What is needed →
Beneath this instruction is a listing. Transcribe from it only the stretch from the line with "Image 3 - Joyeauto" through the line with "Vueling va positionner", both end lines included, exactly as written.

Raw data →

>>>>

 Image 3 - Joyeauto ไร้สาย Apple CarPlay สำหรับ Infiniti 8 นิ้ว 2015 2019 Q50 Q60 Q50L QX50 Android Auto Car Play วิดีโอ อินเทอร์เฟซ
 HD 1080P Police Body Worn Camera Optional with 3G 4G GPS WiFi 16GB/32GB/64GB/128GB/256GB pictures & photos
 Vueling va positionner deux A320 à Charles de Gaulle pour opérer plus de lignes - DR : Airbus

<<<<
>>>>

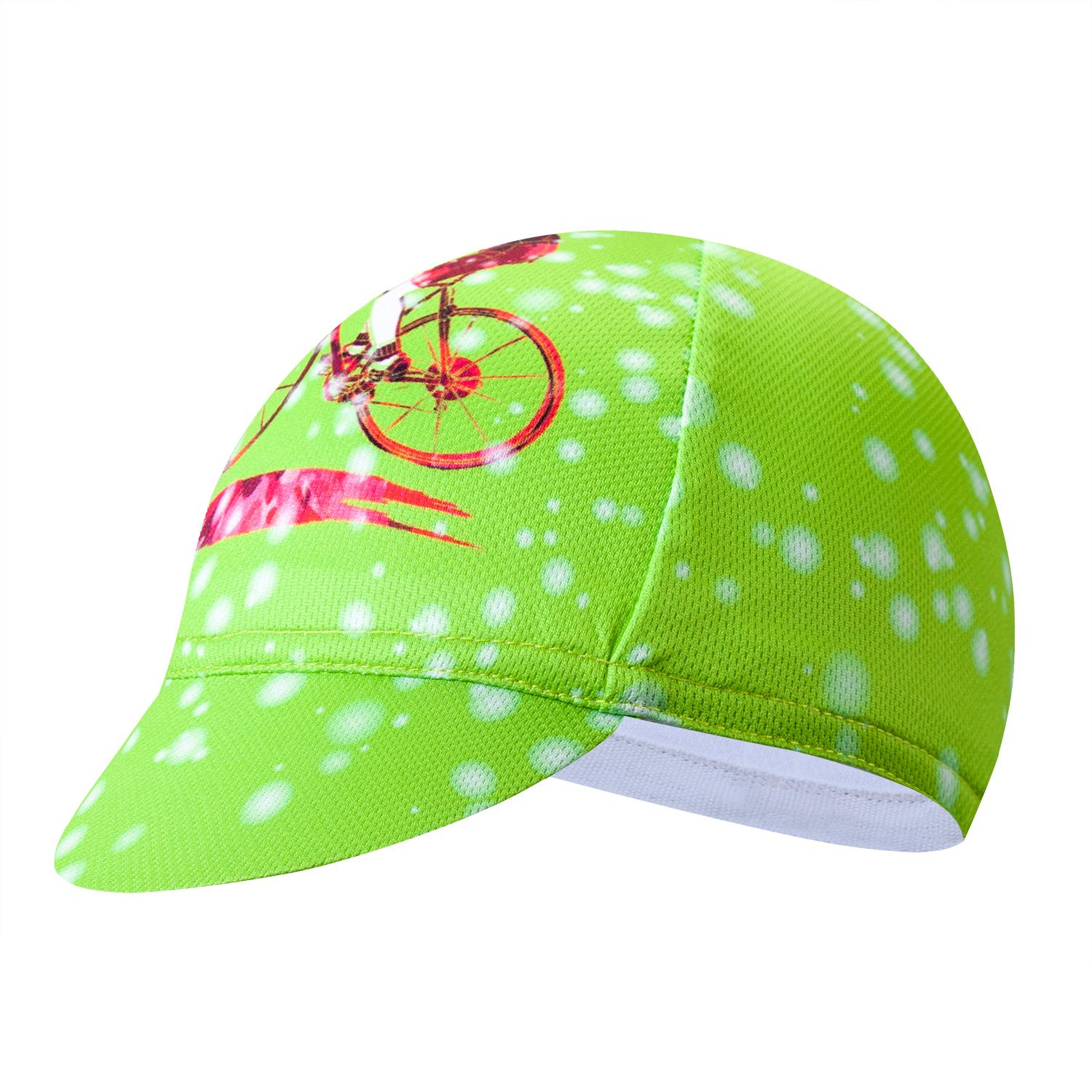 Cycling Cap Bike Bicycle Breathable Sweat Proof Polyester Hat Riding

<<<<

Answer to the exercise →
 Image 3 - Joyeauto ไร้สาย Apple CarPlay สำหรับ Infiniti 8 นิ้ว 2015 2019 Q50 Q60 Q50L QX50 Android Auto Car Play วิดีโอ อินเทอร์เฟซ
 HD 1080P Police Body Worn Camera Optional with 3G 4G GPS WiFi 16GB/32GB/64GB/128GB/256GB pictures & photos
 Vueling va positionner deux A320 à Charles de Gaulle pour opérer plus de lignes - DR : Airbus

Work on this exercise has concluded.